──────── Fonte

Giovedì, 28 Marzo 2024

Traviata

Aggiunto il 21 Febbraio, 2016


Giuseppe VERDI
LA TRAVIATA

• Violetta Valéry LICIA ALBANESE
• Alfredo Germont JAN PEERCE
• Giorgio Germont ROBERT MERRILL
• Flora Bervoix MAXINE STELLMAN
• Annina JOHANNE MORELAND
• Il Barone Douphol GEORGE CEHANOVSKY
• Il Marchese d’Obigny PAUL DENNIS
• Il Dottore Grenvil ARTHUR NEWMAN
• Gastone, visconte di Letorières JOHN GARRIS


NBC Chorus
Chorus Master: non indicato

NBC Orchestra
ARTURO TOSCANINI

Luogo e data di registrazione: New York, broadcast, 1946
Ed. discografica: - RCA Victor «Gold Seal» GD 60303 {2CDS} (1992); Grammofono 2000 AB 78744-46; Arkadia 2CD 78039 {2CDS} ; Music & Arts CD 4271 (rehearsals) {2CDS} (2004)ª; *Aura Music LRC 11097 {2CDS} (2001)

Note tecniche sulla registrazione: suono discreto (trattasi di broadcast)

Pregi: lavoro di squadra

Difetti: edizione vocalmente non significativa

Valutazione finale: images/giudizi/buono.png

Ritmo indiavolato, infernale.

────────────────
──────── Righe di dati

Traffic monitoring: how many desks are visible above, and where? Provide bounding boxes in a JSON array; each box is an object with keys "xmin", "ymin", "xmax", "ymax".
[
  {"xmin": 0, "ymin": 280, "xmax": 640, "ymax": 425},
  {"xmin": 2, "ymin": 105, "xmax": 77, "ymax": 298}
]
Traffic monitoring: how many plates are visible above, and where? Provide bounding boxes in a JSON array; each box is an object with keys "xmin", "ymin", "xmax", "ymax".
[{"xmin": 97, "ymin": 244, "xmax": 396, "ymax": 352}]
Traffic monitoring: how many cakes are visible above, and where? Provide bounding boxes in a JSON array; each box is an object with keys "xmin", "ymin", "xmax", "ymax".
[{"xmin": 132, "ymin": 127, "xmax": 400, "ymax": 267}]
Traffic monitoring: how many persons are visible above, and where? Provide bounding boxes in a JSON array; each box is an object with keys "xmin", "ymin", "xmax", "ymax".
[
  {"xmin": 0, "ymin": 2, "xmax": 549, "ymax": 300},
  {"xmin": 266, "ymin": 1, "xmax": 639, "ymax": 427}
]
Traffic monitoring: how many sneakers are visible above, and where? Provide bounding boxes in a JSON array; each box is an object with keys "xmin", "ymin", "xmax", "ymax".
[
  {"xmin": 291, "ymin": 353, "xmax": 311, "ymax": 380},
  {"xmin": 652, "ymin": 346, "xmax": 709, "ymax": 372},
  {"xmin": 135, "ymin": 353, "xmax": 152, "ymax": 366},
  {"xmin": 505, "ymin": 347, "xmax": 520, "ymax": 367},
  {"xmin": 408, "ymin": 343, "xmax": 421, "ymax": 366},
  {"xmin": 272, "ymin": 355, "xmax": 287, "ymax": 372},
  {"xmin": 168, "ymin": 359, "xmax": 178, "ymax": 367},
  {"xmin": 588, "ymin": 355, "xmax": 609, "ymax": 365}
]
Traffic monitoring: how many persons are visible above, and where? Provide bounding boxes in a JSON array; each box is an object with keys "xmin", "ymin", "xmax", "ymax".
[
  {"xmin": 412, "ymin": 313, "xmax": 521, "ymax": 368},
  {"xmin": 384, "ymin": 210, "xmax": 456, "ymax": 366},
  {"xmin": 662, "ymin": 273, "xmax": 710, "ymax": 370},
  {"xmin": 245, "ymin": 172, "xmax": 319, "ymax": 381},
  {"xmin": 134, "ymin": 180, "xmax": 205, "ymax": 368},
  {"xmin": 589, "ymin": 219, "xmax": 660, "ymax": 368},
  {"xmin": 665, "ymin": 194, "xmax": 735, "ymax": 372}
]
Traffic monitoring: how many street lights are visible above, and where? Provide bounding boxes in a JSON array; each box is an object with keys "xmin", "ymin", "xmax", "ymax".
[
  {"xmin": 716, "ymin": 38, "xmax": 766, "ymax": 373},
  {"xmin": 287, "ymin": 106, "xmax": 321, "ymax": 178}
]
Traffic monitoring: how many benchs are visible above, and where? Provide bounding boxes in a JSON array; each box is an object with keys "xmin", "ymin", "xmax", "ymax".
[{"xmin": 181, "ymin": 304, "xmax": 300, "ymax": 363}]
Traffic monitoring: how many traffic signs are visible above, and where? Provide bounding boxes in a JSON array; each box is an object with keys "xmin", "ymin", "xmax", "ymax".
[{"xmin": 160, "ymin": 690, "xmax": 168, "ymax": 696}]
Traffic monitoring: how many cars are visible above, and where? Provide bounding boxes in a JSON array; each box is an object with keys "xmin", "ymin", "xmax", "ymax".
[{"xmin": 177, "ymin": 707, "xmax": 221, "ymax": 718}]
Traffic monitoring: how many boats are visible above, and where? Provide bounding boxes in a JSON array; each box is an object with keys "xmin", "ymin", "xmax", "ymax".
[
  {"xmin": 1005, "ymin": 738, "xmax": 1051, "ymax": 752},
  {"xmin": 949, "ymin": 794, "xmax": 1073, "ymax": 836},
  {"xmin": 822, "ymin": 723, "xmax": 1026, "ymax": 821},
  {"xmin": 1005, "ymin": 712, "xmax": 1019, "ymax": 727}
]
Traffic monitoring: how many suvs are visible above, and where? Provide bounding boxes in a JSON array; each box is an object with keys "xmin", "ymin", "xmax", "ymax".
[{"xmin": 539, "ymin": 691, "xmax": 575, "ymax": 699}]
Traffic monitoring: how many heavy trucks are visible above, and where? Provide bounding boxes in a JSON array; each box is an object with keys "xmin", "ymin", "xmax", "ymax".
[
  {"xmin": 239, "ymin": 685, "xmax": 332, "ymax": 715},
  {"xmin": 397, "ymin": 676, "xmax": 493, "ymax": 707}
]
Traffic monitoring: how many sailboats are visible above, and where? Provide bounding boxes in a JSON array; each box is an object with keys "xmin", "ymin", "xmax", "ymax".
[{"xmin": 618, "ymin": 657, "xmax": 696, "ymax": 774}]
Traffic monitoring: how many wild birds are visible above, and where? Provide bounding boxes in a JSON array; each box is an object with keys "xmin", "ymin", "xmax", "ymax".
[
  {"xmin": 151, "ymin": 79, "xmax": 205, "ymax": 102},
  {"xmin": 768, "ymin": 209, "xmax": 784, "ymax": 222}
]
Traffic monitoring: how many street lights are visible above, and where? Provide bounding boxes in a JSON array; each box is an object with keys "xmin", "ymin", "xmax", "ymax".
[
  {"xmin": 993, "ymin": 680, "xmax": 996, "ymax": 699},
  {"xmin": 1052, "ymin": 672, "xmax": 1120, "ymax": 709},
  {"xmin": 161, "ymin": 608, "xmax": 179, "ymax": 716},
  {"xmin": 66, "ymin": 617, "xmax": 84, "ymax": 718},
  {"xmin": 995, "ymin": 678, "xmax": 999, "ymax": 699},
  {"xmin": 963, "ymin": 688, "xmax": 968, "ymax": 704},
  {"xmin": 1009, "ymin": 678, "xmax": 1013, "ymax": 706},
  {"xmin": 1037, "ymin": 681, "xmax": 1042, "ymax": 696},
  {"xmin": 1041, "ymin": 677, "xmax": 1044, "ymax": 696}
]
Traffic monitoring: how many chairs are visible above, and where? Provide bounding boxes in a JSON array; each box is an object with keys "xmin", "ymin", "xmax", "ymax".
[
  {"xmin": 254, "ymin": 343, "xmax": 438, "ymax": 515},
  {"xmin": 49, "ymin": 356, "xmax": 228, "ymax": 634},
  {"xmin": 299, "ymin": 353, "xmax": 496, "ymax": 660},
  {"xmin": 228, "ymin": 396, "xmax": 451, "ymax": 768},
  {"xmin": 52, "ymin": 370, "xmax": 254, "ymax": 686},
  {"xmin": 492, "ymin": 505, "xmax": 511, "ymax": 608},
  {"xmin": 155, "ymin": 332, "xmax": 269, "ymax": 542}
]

────────────────

Obiettivi.
1) Restituisci il passo della scheda sulla Traviata che comincia con "NBC Orchestra" e prosegue fino a "(trattasi di broadcast)".
2) Rispondi alle domande seguenti basandoti sulla scheda sulla Traviata.
(a) Chi interpreta il ruolo di Violetta Valéry?
(b) In quale luogo e in quale anno è stata fatta la registrazione?
(c) Quale pregio viene indicato?
3) Estendi la scheda sulla Traviata proseguendo dopo la sua ultima frase.

Esiti dei compiti.
1)
NBC Orchestra
ARTURO TOSCANINI

Luogo e data di registrazione: New York, broadcast, 1946
Ed. discografica: - RCA Victor «Gold Seal» GD 60303 {2CDS} (1992); Grammofono 2000 AB 78744-46; Arkadia 2CD 78039 {2CDS} ; Music & Arts CD 4271 (rehearsals) {2CDS} (2004)ª; *Aura Music LRC 11097 {2CDS} (2001)

Note tecniche sulla registrazione: suono discreto (trattasi di broadcast)

2)
(a) Licia Albanese.
(b) A New York, nel 1946.
(c) Il lavoro di squadra.

3)
Perfetta quadratura musicale.
Dinamiche puramente teatrali.
Questi – in sintesi – i pregi della “Traviata” di Toscanini, quelli per i quali questa registrazione avrà sempre un posto importante nella discografia del capolavoro verdiano. E – si badi – sono pregi che fanno passare in secondo piano i difetti non banali della stessa realizzazione, e che non esistono solo alla voce “cantanti”. La “Traviata” di Toscanini, infatti, scabra e dura come una roccia di basalto, è una realizzazione cruda e violenta che rifugge ogni tipo di implicazione sentimentale.
Perché si amano questi due protagonisti? Chi lo sa. Si incontrano, si urlano frasi appena condite da quell’angoscia esistenziale che sarebbe diventata di moda una decina d’anni dopo, grazie soprattutto all’impegno di Licia Albanese (gli altri due interpreti sono ben più superficiali); poi lei muore e fine del cinema.
Elvio Giudici parla di corsa febbricitante verso la morte, ma ho dei dubbi che questa sia una scelta premeditata di Toscanini. Lo sarà forse con Muti, una quarantina d’anni dopo; ma con Toscanini – il cui Verdi mi sembra ormai molto invecchiato – mi sembra che ci sia soprattutto una generica concitazione che lui spendeva un po’ ovunque, sia pur dominata dall’istinto del fuoriclasse e dal genio del vero uomo di teatro.
In cosa è invecchiato, il Verdi di Toscanini?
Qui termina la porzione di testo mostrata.